呼ばれた警察が即座に学校を立ち入り禁止にしてしまったので、俺も比奈子も死体を直接見てはいない。しかし周囲から聞こえてくる噂によると、死体はひどく痛めつけられていたそうだ。
学校は現在、無期限で休校になっている。
「死体を最初に発見した先生、心を壊してしまって入院しているそうよ」
そりゃ人間の死体、それもひどく傷つけられている死体なんか見てしまえばショックだろう。俺はその先生に同情した。
「それで? 確かに異常な事件だが、オカルト研究会の部長がなんで殺人事件に興味を持つんだ」
そういうのが好きなのはミステリ研究会とかではないのか。
「私はあの事件の後、色々と調べていたんだけどね。もしかしたら、彼らの死は呪いだった可能性があるの」
「呪いねえ」
「うんざりした顔しないの。あんた、我が高校に伝わる伝説知らないの?」
「伝説?」
なんだろう。聞いたことがない。
「この高校は昔、処刑場だったの。やがて処刑場は潰された。そして長い時を経て、ここに学校が建てられた」
「聞いたことないな」
昔は処刑場だったとか墓地だったとか、そんなものはどの学校にも伝わる迷信みたいなものだ。

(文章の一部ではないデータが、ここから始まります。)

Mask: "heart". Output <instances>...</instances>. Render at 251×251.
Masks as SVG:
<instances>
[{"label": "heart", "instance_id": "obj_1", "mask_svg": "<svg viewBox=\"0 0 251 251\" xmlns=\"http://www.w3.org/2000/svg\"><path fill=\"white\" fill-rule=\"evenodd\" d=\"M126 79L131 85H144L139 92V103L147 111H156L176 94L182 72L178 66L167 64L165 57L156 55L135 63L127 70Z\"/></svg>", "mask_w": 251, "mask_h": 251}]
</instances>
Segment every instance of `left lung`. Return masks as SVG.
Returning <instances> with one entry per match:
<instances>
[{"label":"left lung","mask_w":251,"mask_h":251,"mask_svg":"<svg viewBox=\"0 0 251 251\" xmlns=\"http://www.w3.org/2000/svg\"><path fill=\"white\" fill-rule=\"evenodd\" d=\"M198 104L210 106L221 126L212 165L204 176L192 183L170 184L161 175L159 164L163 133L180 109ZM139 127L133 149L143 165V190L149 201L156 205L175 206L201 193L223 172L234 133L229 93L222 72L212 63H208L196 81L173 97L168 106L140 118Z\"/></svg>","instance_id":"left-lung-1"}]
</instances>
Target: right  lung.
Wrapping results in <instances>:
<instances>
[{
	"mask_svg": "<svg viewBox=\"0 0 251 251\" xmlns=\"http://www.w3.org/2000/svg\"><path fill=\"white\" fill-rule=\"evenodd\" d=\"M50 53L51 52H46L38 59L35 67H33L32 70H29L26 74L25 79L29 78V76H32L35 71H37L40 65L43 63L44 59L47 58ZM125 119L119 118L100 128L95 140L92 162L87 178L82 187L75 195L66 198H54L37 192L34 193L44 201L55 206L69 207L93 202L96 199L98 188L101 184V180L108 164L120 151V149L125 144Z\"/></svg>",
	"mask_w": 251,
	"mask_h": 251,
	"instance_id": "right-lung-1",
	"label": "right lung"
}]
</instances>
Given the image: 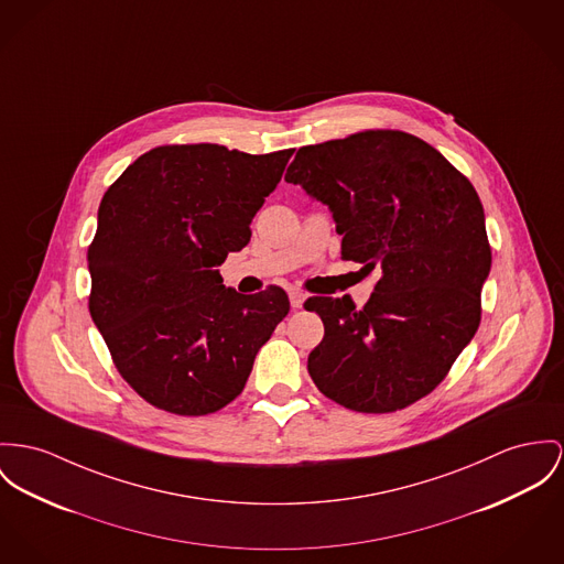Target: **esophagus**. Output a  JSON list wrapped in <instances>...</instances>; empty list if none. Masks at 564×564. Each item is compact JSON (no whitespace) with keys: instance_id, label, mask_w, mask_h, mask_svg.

「あんたもオカルト研究会の一員なら、もっとそういったことに興味を持たないと」
「部員が足りなくて廃部になるってお前に泣きつかれたから入っただけだ」
部として活動するには、最低でも四人の部員が必要になる。高山比奈子がオカルト研究会の部長で俺は部員の一人。あと二人、副部長の江口涼太郎と部員の藤島里菜がいる。全員が高校二年生だった。オカルト仲間と部活を立ち上げようとしたのは良いが一人足らず、比奈子の昔からの知り合いである俺が引きずり込まれたというわけだ。
「まあいいわ。とにかく、そんな伝説が私たちの学校にはあるの」
「それで? その伝説と四人が殺されたことになんの関係があるんだ?」
呪いとの関係性もよく分からない。
「あんたは知らないでしょうけど、この学校にひそかに伝わる儀式があるの。その儀式に成功すれば、なんでも望みが叶う。でもその儀式に失敗すると、呪いがかかってしまう」
「馬鹿馬鹿しい。高校生にもなって、そんなこと信じてるのか」
「うるさいわね。話が残っているのは事実よ。それに、四人が殺されたのも事実」
「四人はその儀式を行い、失敗した。そして彼らは呪いにより殺された、と言いたいのか」
「そういうこと」
比奈子は俺に顔を向けて、目を覗きこんできた。
「ねえ、みんなでやってみない?」
「何を?」
「儀式」
「嘘だろ」
「嘘じゃないわ。本気よ」
「儀式って、いったい何をするんだ」
「それは当日教えてあげる。もう里菜と涼太郎の了解は取ってるから、あとはあんただけ」
比奈子は俺を見てにやりと笑った。